Em 2025, o setor em Mato Grosso do Sul exportou quase 2 mil toneladas, o que corresponde a uma receita superior a US$ 10 milhões. No cenário nacional, o Estado ocupa a terceira posição entre os maiores exportadores de tilápia, ficando atrás apenas do Paraná e de São Paulo.
Segundo levantamento feito pelo Sistema Famasul, em um intervalo de apenas três anos, Mato Grosso do Sul ampliou em mais de 3 mil% o volume exportado, saindo de 55 toneladas em 2023. Dados do IBGE (Instituto Brasileiro de Geografia e Estatística) apontam que, em 2024, a tilápia liderou o ranking das espécies mais cultivadas no Estado, somando quase 22 mil toneladas.
A votação está prevista para o próximo dia 27 de maio. Segundo análise elaborada pela Peixe BR, caso a medida seja aprovada, poderá impactar as exportações brasileiras e provocar reflexos em toda a cadeia produtiva.

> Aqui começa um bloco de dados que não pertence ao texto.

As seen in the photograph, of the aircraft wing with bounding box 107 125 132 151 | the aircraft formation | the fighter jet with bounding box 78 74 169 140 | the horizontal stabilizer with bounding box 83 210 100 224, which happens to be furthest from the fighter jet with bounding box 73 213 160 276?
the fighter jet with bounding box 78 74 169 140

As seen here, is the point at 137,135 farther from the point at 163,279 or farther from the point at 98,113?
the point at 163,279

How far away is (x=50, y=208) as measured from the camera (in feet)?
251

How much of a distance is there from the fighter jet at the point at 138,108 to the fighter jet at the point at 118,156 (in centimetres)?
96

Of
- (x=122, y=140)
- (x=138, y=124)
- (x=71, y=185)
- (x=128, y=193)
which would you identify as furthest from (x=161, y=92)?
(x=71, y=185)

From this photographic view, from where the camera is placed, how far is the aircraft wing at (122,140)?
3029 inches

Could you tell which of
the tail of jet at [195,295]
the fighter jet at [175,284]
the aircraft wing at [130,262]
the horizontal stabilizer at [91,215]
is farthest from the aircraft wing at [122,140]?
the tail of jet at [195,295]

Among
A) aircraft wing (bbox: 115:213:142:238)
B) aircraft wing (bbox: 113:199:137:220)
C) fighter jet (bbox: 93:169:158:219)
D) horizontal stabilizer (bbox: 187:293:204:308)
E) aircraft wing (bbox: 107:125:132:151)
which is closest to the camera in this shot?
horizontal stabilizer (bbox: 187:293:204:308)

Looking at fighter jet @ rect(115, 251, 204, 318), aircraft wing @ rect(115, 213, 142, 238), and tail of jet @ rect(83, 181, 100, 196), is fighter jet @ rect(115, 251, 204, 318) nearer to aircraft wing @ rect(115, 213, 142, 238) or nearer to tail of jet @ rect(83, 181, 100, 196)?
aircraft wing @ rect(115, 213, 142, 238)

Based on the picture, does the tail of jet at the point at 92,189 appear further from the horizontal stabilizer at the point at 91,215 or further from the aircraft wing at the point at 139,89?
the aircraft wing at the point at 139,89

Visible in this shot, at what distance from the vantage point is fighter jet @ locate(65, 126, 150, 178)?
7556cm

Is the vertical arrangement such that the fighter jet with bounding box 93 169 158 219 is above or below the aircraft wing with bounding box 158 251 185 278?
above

A associação prevê que a decisão pode ser interpretada internacionalmente como um reconhecimento oficial de risco ambiental pelo próprio governo brasileiro, o que pode abrir precedentes para restrições sanitárias, ambientais e comerciais em mercados considerados estratégicos para o setor.
Mercado americano
O Brasil é o principal exportador da espécie para o mercado americano. Atualmente, aproximadamente 85% das exportações nacionais de tilápia têm como destino os Estados Unidos, movimentando cerca de US$ 35 milhões por ano.
O estudo aponta ainda um precedente considerado crítico para o setor.
“Em 2010, os Estados Unidos classificaram a carpa asiática como espécie invasora. Como consequência, as exportações chinesas da espécie registraram queda de aproximadamente 97% em apenas um ano, sem recuperação posterior do mercado”, afirmou o presidente da PEIXE BR, Francisco Medeiros.
Com essa avaliação, a Peixe BR projeta que a classificação da tilápia como espécie invasora pode resultar em redução de até 90% das exportações da espécie em um período de seis meses.